## Yang Diminta
Salin kata demi kata sebagian teks tentang aliran sesat, dimulai dari kata-kata yang memuat "dakwatuna.com – Ada" dan berhenti sesudah "kemurkaan Allah (Ghadhabullah).".

Topic
Home / Dasar-Dasar Islam / Aqidah / Strategi Menghadapi Aliran-Aliran Sesat di Sekitar Kita (Bagian ke-1)

Strategi Menghadapi Aliran-Aliran Sesat di Sekitar Kita (Bagian ke-1)

Konten ini adalah kiriman dari pembaca dakwatuna.com. Kirimkan informasi, gagasan, pemikiran, atau pendapat dari Anda dalam bentuk tulisan kepada kami, klik di sini.
Ilustrasi. (jalmilaip.wordpress.com)
Ilustrasi. (jalmilaip.wordpress.com)

dakwatuna.com – Ada dua hal yang menurut Ibnu Qoyyim al-Jauziyah dianggap sebagai penyebab utama kerusakan: Pertama: Fasad al-Ilmi Rusaknya Ilmu, dan Kedua: Fasad al-Qoshdi Rusaknya I’tikad baik (motivasi). Rusaknya ilmu menyebabkan kesesatan (adh-dhalal), sementara rusaknya i’tikad menyebabkan datangnya kemurkaan Allah (Ghadhabullah).

Sesat dalam bahasa Arab disebut adh-dhalal. Dari lafal dlalla-yadhillu-dhalal. Dhalal bermakna: suluk tariqin la yuwasshiluhu ila al-mathlub (menapaki jalan yang tidak menyampaikan kepada tujuan). Sementara Ad-dhal (orang yang tersesat) bermakna Kullu man inharafa ‘an dinillah al-hanif (Setiap orang yang menyimpang dari jalan Allah yang lurus). [2]

Agama Allah (Islam) terdiri dari tiga (3) komponen utama: Pertama: Aqidah, Kedua: Syari’ah dan Ketiga: Akhlaq. Ushul (Prinsip-prinsip dasar) ketiga unsur utama ini telah dijelaskan dengan tuntas oleh Al-Quran dan Sunnah. Sehingga menjadi hal yang paten dalam Islam, konstan dan tidak dapat diubah-ubah. Selain itu (Prinsip-prinsip dasar) masuk dalam kategori furu’ (cabang) yang bersifat mutaghayyir (tidak konstan/berubah-ubah), akan tetapi tetap harus merujuk kepada prinsip-prinsip dasar. Seorang yang komitmen kepada prinsip-prinsip dasar Islam, serta cabangnya yang masih dalam bingkai prinsip-prinsip dasar, dianggap berada dalam jalan yang lurus, sementara keluar dari batas prinsip-prinsip dasar ajaran Islam tersebut dianggap telah melenceng dari jalan yang lurus tersebut atau tersesat.

## Baris Data
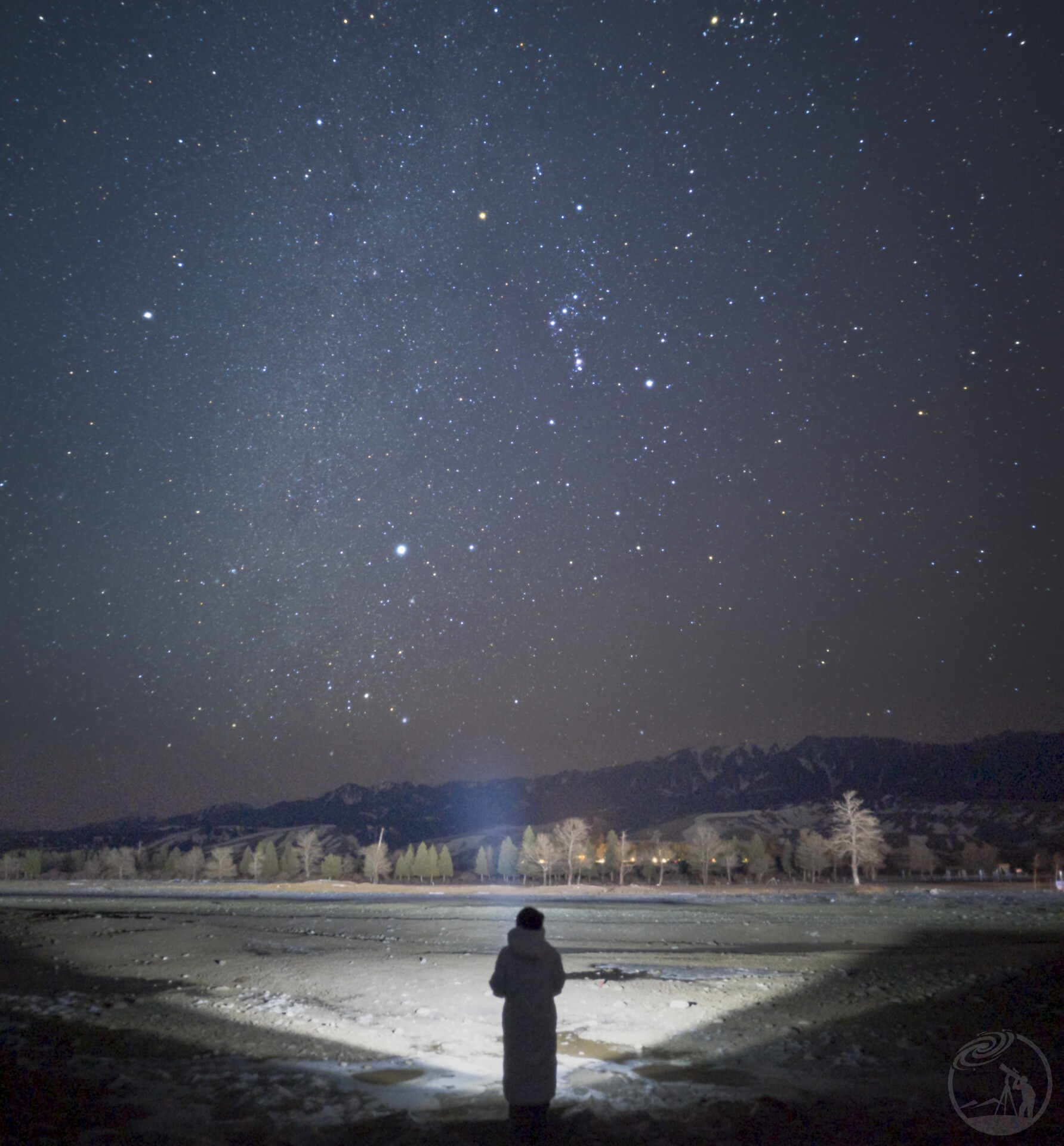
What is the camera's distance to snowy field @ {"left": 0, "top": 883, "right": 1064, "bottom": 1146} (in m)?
7.03

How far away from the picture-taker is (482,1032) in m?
11.1

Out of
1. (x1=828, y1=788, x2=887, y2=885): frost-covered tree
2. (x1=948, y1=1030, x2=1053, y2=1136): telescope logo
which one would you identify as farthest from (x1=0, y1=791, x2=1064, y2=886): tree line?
(x1=948, y1=1030, x2=1053, y2=1136): telescope logo

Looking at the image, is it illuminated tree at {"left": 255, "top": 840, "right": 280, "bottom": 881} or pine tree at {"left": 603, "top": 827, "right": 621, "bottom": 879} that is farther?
illuminated tree at {"left": 255, "top": 840, "right": 280, "bottom": 881}

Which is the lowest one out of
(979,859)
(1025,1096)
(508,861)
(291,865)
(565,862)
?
(979,859)

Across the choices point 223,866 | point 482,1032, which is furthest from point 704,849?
point 482,1032

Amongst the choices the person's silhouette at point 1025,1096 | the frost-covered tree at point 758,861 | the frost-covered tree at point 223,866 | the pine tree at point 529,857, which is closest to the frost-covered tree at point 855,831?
the frost-covered tree at point 758,861

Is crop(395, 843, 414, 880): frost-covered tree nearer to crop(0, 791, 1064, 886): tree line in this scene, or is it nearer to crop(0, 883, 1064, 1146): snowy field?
crop(0, 791, 1064, 886): tree line

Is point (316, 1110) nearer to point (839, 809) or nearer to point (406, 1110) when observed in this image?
point (406, 1110)

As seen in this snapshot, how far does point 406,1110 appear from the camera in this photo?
7262 mm

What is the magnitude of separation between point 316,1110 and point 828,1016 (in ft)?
30.6

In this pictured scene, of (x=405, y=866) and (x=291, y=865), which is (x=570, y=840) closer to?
(x=405, y=866)

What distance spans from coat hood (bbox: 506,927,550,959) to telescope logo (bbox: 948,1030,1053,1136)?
5079 mm

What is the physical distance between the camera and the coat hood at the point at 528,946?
20.4ft

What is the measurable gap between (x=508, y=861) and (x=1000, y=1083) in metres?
120
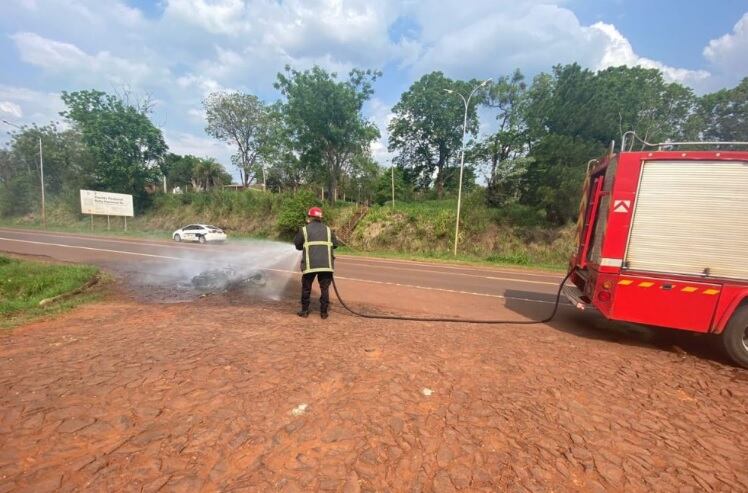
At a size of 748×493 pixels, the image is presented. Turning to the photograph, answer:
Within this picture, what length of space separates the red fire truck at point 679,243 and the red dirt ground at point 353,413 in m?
0.67

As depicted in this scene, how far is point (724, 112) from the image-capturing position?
98.6 feet

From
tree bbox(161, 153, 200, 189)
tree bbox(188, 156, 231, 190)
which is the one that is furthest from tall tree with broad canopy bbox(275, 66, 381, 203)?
tree bbox(161, 153, 200, 189)

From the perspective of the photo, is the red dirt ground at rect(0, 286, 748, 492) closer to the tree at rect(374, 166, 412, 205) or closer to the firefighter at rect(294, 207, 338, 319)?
the firefighter at rect(294, 207, 338, 319)

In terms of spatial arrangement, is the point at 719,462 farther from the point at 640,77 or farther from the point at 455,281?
the point at 640,77

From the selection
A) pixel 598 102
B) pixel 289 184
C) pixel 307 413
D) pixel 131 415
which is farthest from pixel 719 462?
pixel 289 184

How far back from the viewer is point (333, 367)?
4.17m

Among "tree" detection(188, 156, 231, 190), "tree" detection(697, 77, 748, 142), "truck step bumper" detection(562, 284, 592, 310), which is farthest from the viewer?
"tree" detection(188, 156, 231, 190)

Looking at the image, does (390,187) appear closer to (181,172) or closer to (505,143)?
(505,143)

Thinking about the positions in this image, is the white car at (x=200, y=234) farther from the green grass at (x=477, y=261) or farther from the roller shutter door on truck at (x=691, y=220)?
the roller shutter door on truck at (x=691, y=220)

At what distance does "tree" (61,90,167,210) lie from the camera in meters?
37.0

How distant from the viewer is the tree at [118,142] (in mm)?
37000

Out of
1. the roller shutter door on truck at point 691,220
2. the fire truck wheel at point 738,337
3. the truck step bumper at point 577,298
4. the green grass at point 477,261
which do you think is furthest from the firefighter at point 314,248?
the green grass at point 477,261

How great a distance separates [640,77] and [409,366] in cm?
3637

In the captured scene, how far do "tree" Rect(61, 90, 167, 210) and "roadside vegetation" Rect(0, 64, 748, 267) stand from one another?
125 mm
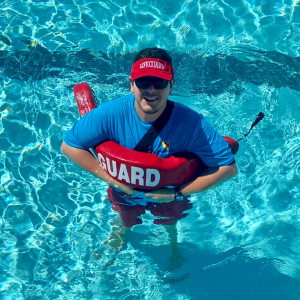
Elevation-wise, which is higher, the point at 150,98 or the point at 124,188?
the point at 150,98

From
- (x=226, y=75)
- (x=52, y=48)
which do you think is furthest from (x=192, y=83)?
(x=52, y=48)

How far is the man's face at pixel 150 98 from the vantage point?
3.13 m

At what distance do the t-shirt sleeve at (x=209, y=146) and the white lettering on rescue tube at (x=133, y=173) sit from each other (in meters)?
0.41

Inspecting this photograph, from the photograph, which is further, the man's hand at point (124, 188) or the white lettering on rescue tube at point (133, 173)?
the man's hand at point (124, 188)

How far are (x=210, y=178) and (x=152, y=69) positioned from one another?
44.3 inches

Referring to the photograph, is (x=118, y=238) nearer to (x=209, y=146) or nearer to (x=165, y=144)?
(x=165, y=144)

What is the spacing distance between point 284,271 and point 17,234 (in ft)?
10.5

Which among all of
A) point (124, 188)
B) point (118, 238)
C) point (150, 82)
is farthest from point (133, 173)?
point (118, 238)

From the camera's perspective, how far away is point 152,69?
310 centimetres

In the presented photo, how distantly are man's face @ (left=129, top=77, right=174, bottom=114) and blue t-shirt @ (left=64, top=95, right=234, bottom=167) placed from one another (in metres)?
0.19

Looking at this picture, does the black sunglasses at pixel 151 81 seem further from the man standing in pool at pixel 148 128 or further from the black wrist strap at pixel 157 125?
the black wrist strap at pixel 157 125

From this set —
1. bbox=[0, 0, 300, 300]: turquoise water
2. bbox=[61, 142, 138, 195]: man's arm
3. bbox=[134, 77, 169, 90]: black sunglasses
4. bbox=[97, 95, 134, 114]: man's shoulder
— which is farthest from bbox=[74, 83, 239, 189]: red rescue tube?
bbox=[0, 0, 300, 300]: turquoise water

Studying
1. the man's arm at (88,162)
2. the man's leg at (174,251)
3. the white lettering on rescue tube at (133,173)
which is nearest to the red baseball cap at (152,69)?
the white lettering on rescue tube at (133,173)

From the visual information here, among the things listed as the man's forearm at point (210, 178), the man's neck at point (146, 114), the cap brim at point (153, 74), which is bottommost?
the man's forearm at point (210, 178)
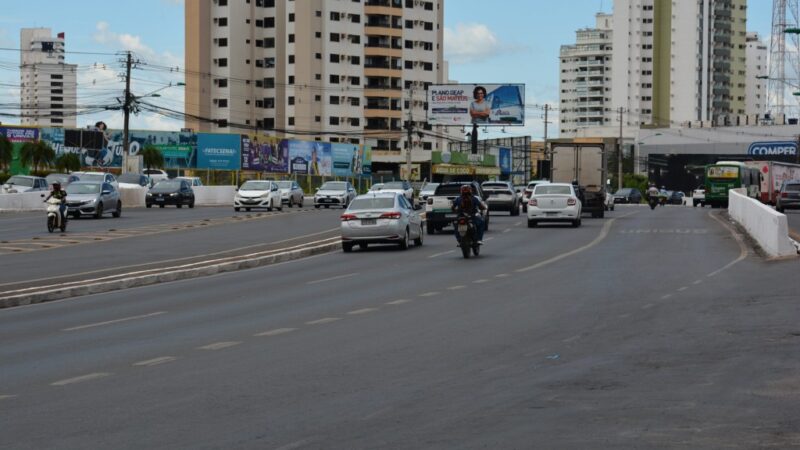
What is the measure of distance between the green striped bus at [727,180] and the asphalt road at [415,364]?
62.0 meters

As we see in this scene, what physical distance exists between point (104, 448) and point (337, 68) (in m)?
151

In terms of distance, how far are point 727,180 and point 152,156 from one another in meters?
44.1

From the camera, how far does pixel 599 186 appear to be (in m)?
59.8

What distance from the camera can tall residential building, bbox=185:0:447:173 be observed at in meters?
155

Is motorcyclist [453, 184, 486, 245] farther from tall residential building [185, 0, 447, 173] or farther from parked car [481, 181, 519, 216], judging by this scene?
tall residential building [185, 0, 447, 173]

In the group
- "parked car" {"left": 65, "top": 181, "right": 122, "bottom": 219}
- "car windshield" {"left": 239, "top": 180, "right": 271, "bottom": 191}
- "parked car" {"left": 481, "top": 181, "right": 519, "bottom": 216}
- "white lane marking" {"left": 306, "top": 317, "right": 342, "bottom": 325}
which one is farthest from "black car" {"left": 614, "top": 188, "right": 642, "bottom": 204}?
"white lane marking" {"left": 306, "top": 317, "right": 342, "bottom": 325}

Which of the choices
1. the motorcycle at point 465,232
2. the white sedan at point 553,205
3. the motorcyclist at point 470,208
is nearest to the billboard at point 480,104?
the white sedan at point 553,205

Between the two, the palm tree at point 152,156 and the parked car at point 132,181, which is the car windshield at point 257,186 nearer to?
the parked car at point 132,181

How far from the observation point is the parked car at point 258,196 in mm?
63656

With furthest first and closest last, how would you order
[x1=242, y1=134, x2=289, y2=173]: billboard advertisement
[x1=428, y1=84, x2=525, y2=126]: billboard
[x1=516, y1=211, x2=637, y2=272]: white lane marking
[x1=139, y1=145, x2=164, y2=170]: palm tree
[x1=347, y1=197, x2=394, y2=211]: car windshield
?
[x1=428, y1=84, x2=525, y2=126]: billboard < [x1=242, y1=134, x2=289, y2=173]: billboard advertisement < [x1=139, y1=145, x2=164, y2=170]: palm tree < [x1=347, y1=197, x2=394, y2=211]: car windshield < [x1=516, y1=211, x2=637, y2=272]: white lane marking

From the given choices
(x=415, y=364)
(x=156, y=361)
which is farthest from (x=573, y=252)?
(x=156, y=361)

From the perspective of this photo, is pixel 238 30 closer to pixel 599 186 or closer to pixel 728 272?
pixel 599 186

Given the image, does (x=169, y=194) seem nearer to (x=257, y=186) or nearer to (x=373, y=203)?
(x=257, y=186)

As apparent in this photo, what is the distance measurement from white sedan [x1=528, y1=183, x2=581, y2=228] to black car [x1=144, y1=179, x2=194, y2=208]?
86.4 feet
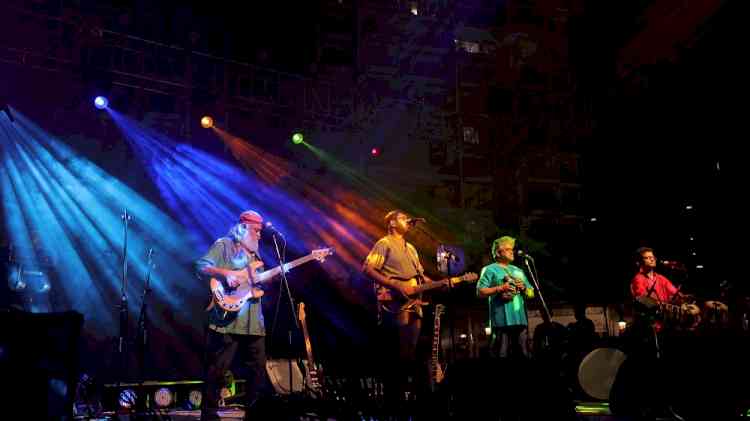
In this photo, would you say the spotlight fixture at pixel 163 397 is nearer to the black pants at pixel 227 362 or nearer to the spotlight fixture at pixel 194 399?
the spotlight fixture at pixel 194 399

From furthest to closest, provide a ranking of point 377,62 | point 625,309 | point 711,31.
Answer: point 377,62 → point 711,31 → point 625,309

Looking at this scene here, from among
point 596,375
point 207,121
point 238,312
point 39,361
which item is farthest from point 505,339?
point 207,121

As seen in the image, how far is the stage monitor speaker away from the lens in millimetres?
3311

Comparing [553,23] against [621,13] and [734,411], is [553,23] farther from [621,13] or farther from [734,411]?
[734,411]

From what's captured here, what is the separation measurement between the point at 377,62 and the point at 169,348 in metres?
15.3

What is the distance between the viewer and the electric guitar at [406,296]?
7.99 meters

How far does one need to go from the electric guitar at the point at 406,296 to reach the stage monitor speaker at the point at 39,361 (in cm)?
485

## Jawaban
dakwatuna.com – Ada dua hal yang menurut Ibnu Qoyyim al-Jauziyah dianggap sebagai penyebab utama kerusakan: Pertama: Fasad al-Ilmi Rusaknya Ilmu, dan Kedua: Fasad al-Qoshdi Rusaknya I’tikad baik (motivasi). Rusaknya ilmu menyebabkan kesesatan (adh-dhalal), sementara rusaknya i’tikad menyebabkan datangnya kemurkaan Allah (Ghadhabullah).